Research Before Solving
Forewarning before starting: this is quite a long level and write-up! Make sure you have some time alotted for it. If you have to stop in the middle of it, you may lose your progress.
Starting with the reading; we find that hex dumps are a hexidecimal view of computer data. The data can be from RAM, a file or an entire storage disk. The article goes into further detail about how hex dumps are structured and formatted when viewing them.

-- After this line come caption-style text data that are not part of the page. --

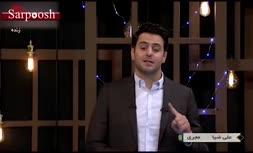 فیلم/ کنایه علی ضیا به پست مدیریتی فرزند عارف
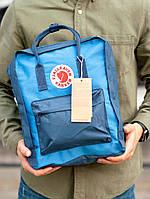 Стильний рюкзак Fjallraven Kanken синій / Портфель для школи і на кожен день, фото 1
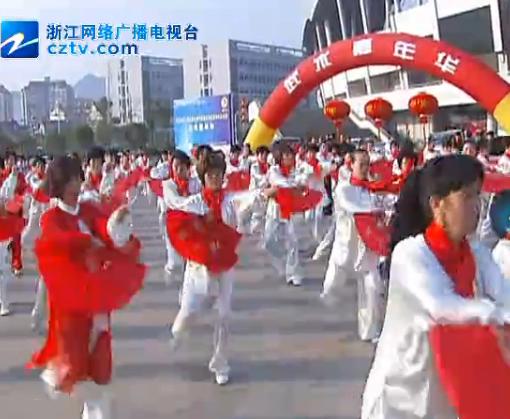 【温岭市】六大活动庆佳节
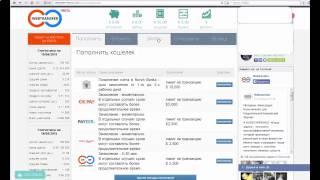 работа в интернете без вложений в узбекистане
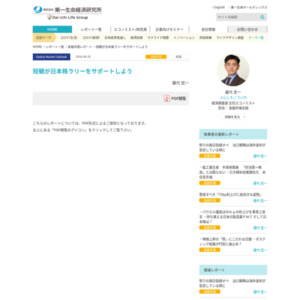 GlobalMarket Outlook 短観が日本株ラリーをサポートしよう
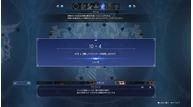 Ff15 screenshots 1111 12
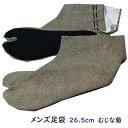 足袋 男物 柄物 むじな菊模様 26.5cm 4枚コハゼ 裏さらし 日本製 メンズ 男 たび 柄足袋 【新品 メンズ足袋 男着物 男足袋 …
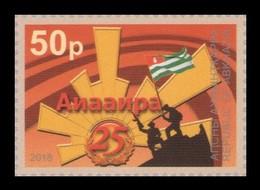 Abkhazia 2018 Mih. 970 25th Anniversary Of The Victory In War In Abkhazia (self-adhesive) MNH ** - Georgia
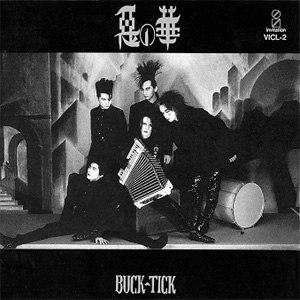 Aku no Hana - Image: Buck Tick Aku no Hana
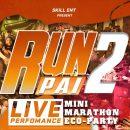 Runpai Minimarathon & Nigth concert Runpai จัดขึ้น วันเสาร์ที่ 22 ธันวาคม 2561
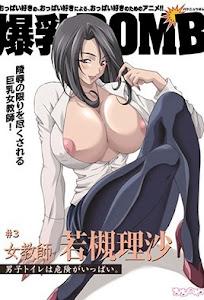 Bakunyuu Bomb Episode 3 English Subbed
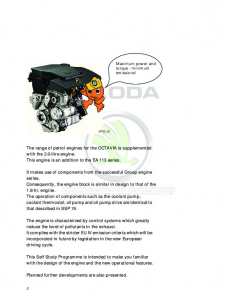 SSP 030 Engineering of the 85 kW Engine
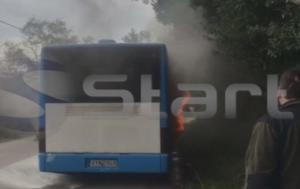Κέρκυρα: Στάχτη έγινε αστικό λεωφορείο των ΚΤΕΛ! Σώθηκαν οι επιβαίνοντες [pics]
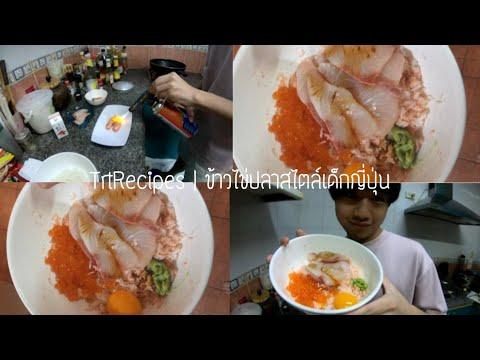 TrtRecipes- -ข้าวไข่ปลาสไตล์เด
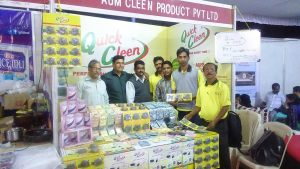 Kolhapur Exhibition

Moving on to the commands, we find that we've not touched multiple that are recommended. This time,
instead of using command --help,
we will use man command as that is what the creators suggest we do. The command
known as man is used to call the General Commands Manual. Within the
manual
is the full documentation for any given command. When using the man pages
; use h
key for
help, q
to quit out, and enter or the up/down arrow keys to scroll.
The first command, tar, appears to combine multiple files into one archived file or extract files from the archive. The man pages advise us that xxd is used to create or reverse a hexdump. Both gzip and bzip2 are tools used to compress and decompress files. The next command known as mkdir is what is used to create a directory. We are told to make it under the /tmp/ directory. The final two commands we haven't worked with are defined in the level description; cp is used to copy a file while mv can be used to rename it.
Solution Walkthrough
We will first log in as bandit12, paste in the required password, and then issue an ls. We are greeted by a file named data.txt where the password is once again stored. If we use cat on data.txt, we are shown data that looks similar to the pictures on Wikipedia. This is, indeed, a hex dump of information.
Let's do as the creators suggested and create a temporary directory so that the work will be easier. To do so we must issue the following command: mkdir /tmp/user. This will create a directory named user under the /tmp directory. The / in this address stands for the root directory and temp is a directory inside of it.
Parsing the level description, we see that the file was made into a hex dump last. This would mean we need to reverse the hex dump first. Referring back to our research, xxd, is used to perform this action. We can then look at xxd --help to learn that the switch of -r must be used to do so. We want the output of the command to be redirected into our new user directory we created. To do this, our command will look like the following: xxd -r data.txt > /tmp/user/hex.txt
Notice there is no confirmation that our command was successful. Navigate to where our file resides using cd /tmp/user and then issue an ls command.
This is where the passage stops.